- [Check your understanding]
(1) Answer these questions about the geocoding email thread, one per line:
(a) Which service did Randy Meech use to geocode the tide stations?
(b) On what date and at what time did Frederik Ramm write his message?
(c) In his reply, what part of the app's data does Randy Meech say comes from Nominatim/OSM?
(2) In the geocoding email thread, revise the part from "Re: [OSM-legal-talk] When" to "have me do?", replacing "tide stations" with "weather stations".

- [Document section]
★ ★ ★
Re: [OSM-legal-talk] When should ODbL apply to geocoding

2015-09-23 Thread Randy Meech
On Wed, Sep 23, 2015 at 2:01 AM Frederik Ramm <frede...@remote.org> wrote:

> Hi,
>
> On 09/23/2015 04:49 AM, Randy Meech wrote:
> > I used the MapQuest Nominatim
> > service to geocode and/or reverse geocode all the global tide stations
> > used in the app. What would the community have me do?
>
> As a step one, and before we discuss the potential licensing
> consequences, would you agree that
>
> 1. What you have created to power your app is a database.
>

Yes


> 2. The database you have created is partly derived from a non-OSM source
> (as far as the "there is a tide station at this address" is concerned).
>

Yes, most of the data is from non-OSM sources. Just the results of reverse
geocodes are from Nominatim/OSM.
★ ★ ★
- [Data extract]
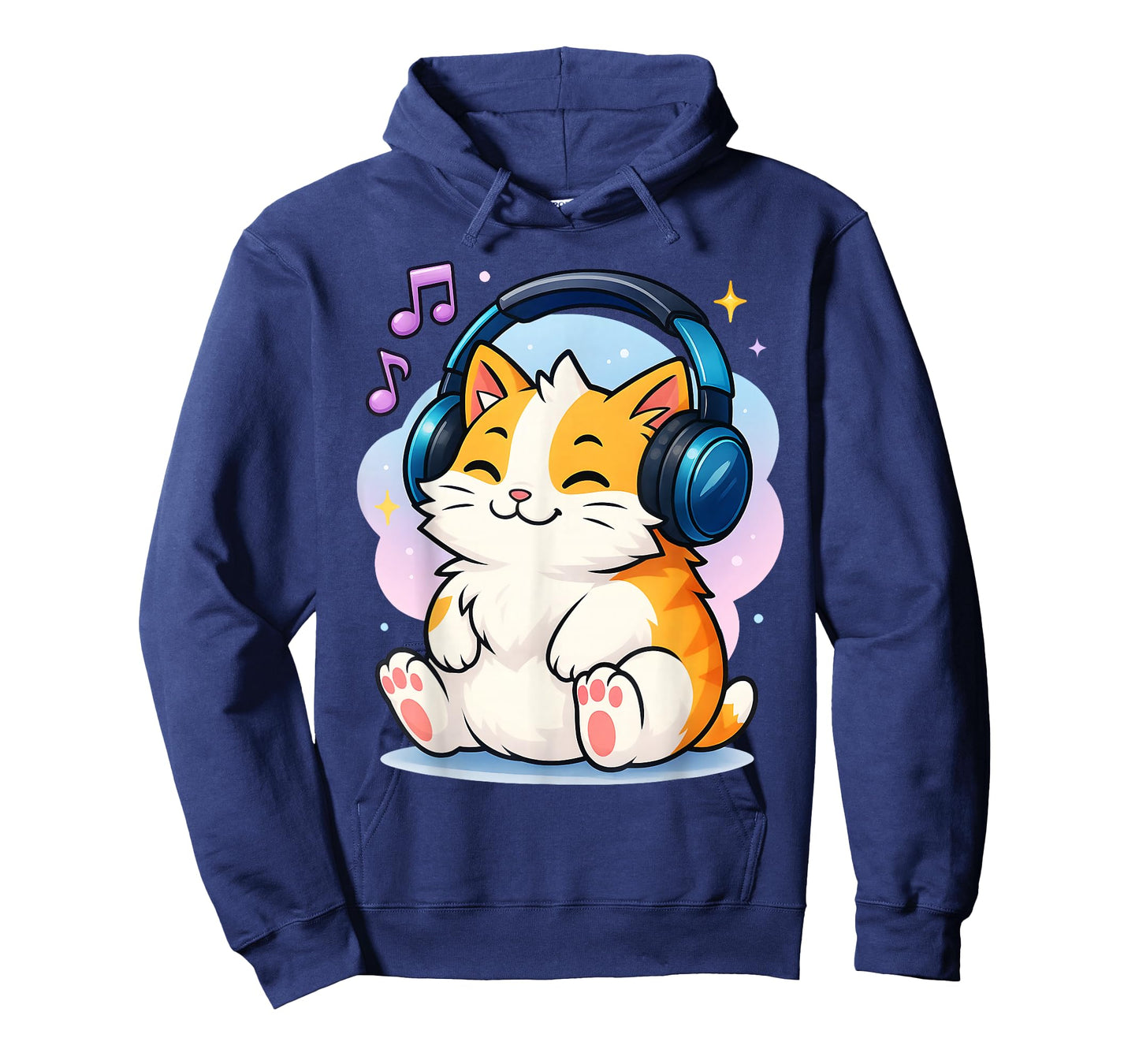 Cute Kawaii Cat Neko Funny Music Kitten Lover K-Pop Gift T-Shirt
★ ★ ★
- [Exercise answers]
(1)
(a) The MapQuest Nominatim service
(b) Wednesday, September 23, 2015, at 2:01 AM
(c) Only the results of reverse geocodes

(2)
Re: [OSM-legal-talk] When should ODbL apply to geocoding

2015-09-23 Thread Randy Meech
On Wed, Sep 23, 2015 at 2:01 AM Frederik Ramm <frede...@remote.org> wrote:

> Hi,
>
> On 09/23/2015 04:49 AM, Randy Meech wrote:
> > I used the MapQuest Nominatim
> > service to geocode and/or reverse geocode all the global weather stations
> > used in the app. What would the community have me do?